Latour-de-Carol s’élève à 2080 mètres d’altitude, juste avant que la Nationale 116 ne plonge vers l’Andorre. Le village se déplie en une ligne fine le long de la route, ses maisons en granit serrées au sud, leurs toits bas et leurs fenêtres étroites témoignant d’une logique plus défensive que festive.
Le lieu
L’église paroissiale ne se contente pas d’être perchée : elle est taillée dans le rocher même qui soutenait autrefois la tour de surveillance du baron d’Enveitg. L’accès s’effectue par un escalier aux marches irrégulières, usées par des siècles de montées et descents. À chaque palier, les pierres ont absorbé le poids des pas, sans jamais céder.
Le savoir-faire
Le retable du maître-autel ne porte aucune signature — mais sa facture est celle d’un disciple de Joseph Sunyer, comme celui de l’ermitage de Font-Romeu. Les deux panneaux latéraux, sculptés dans le bois clair, représentent des figures aux vêtements plissés et aux visages apaisés : pas de dorure, pas d’or, juste la main du sculpteur ayant choisi l’équilibre plutôt que la somptuosité.

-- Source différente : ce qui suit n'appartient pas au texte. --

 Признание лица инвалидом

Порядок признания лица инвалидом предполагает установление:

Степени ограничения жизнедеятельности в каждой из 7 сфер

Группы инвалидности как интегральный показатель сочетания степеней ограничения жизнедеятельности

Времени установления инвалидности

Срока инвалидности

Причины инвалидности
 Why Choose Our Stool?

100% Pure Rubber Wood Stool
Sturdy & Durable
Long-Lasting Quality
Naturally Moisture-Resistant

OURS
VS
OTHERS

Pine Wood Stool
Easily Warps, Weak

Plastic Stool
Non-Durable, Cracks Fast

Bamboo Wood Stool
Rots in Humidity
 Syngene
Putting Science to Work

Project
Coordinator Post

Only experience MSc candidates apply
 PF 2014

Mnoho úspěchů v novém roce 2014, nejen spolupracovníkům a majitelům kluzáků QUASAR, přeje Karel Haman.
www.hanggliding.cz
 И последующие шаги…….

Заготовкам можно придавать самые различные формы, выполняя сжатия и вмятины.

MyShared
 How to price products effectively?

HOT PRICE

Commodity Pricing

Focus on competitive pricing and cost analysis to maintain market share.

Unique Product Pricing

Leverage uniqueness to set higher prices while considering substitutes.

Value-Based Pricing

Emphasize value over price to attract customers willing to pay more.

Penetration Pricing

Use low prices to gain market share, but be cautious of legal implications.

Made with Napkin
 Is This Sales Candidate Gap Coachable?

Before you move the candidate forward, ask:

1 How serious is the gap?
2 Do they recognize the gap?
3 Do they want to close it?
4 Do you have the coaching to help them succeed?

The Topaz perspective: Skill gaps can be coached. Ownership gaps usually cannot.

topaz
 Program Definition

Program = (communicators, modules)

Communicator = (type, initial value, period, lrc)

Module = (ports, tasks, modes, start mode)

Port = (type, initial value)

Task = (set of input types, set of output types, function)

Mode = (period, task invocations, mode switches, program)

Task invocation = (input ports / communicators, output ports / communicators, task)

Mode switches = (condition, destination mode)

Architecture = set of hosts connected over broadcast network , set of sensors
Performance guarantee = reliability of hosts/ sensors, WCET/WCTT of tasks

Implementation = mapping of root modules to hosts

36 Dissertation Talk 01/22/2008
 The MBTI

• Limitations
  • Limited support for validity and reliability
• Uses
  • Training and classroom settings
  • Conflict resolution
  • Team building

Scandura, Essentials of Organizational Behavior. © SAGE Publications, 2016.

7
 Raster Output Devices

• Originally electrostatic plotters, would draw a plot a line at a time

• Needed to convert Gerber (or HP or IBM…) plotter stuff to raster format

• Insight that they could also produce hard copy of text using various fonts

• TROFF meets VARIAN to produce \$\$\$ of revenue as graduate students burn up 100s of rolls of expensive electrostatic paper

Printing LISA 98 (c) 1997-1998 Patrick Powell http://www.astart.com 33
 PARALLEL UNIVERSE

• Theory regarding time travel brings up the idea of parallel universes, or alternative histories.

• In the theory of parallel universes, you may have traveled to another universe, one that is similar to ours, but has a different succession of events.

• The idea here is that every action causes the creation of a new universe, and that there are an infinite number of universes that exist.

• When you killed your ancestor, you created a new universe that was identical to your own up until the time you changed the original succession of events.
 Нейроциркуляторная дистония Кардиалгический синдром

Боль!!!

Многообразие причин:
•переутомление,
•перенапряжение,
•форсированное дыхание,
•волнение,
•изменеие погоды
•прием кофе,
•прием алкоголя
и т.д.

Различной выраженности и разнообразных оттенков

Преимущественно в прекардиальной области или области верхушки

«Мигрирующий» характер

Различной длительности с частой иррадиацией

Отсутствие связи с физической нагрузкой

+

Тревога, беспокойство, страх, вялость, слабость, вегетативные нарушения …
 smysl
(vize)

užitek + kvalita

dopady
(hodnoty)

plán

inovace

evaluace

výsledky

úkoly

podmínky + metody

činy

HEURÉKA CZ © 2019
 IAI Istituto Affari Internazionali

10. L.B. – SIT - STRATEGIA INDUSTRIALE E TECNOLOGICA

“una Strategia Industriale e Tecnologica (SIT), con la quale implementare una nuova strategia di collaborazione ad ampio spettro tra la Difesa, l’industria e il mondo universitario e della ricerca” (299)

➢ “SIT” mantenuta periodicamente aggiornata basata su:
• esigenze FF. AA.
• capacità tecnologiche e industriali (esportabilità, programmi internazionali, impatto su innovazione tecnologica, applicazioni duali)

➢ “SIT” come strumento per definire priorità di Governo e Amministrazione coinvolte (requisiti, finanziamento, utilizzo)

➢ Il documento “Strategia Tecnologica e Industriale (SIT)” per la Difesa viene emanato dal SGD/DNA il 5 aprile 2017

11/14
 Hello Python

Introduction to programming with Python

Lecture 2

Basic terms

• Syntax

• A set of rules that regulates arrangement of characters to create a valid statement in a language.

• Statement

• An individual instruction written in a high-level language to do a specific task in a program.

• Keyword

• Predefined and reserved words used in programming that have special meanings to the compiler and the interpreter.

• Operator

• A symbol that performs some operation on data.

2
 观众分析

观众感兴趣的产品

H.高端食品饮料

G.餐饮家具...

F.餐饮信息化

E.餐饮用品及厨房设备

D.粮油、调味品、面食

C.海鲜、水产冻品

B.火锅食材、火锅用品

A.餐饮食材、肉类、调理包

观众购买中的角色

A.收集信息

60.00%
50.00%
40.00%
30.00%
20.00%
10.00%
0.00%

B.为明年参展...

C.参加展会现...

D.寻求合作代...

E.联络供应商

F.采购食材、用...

Les maisons du cœur du village ne sont pas décorées ; elles résistent. Le granit des murs est taillé pour durer, les fenêtres petites pour conserver la chaleur en hiver, les toits inclinés pour repousser la neige. Les jardins, eux, s’ouvrent à l’est — non par goût du paysage, mais parce que le soleil levant y pénètre tôt et profondément.
La place principale ne se remplit jamais — elle s’ouvre. Elle n’est pas faite pour les fêtes ou les marchés ; elle est là comme un espace de silence, entre la route et l’église, où le vent descend du col sans obstruction.
Il y a peu d’arbres dans les rues. Il ne faut pas chercher à en voir davantage : ce n’est pas une omission, c’est une décision. Le paysage alentour — montagnes couvertes de végétation dense — suffit. On regarde au loin pour comprendre le lieu.
Ce qu'il en reste
La mémoire du village ne repose pas sur les statues ou les plaques commémoratives. Elle est dans la pierre qui refuse de s’effriter, dans le retable sans nom, dans l’espace vide entre deux maisons où personne n’a jamais posé un banc.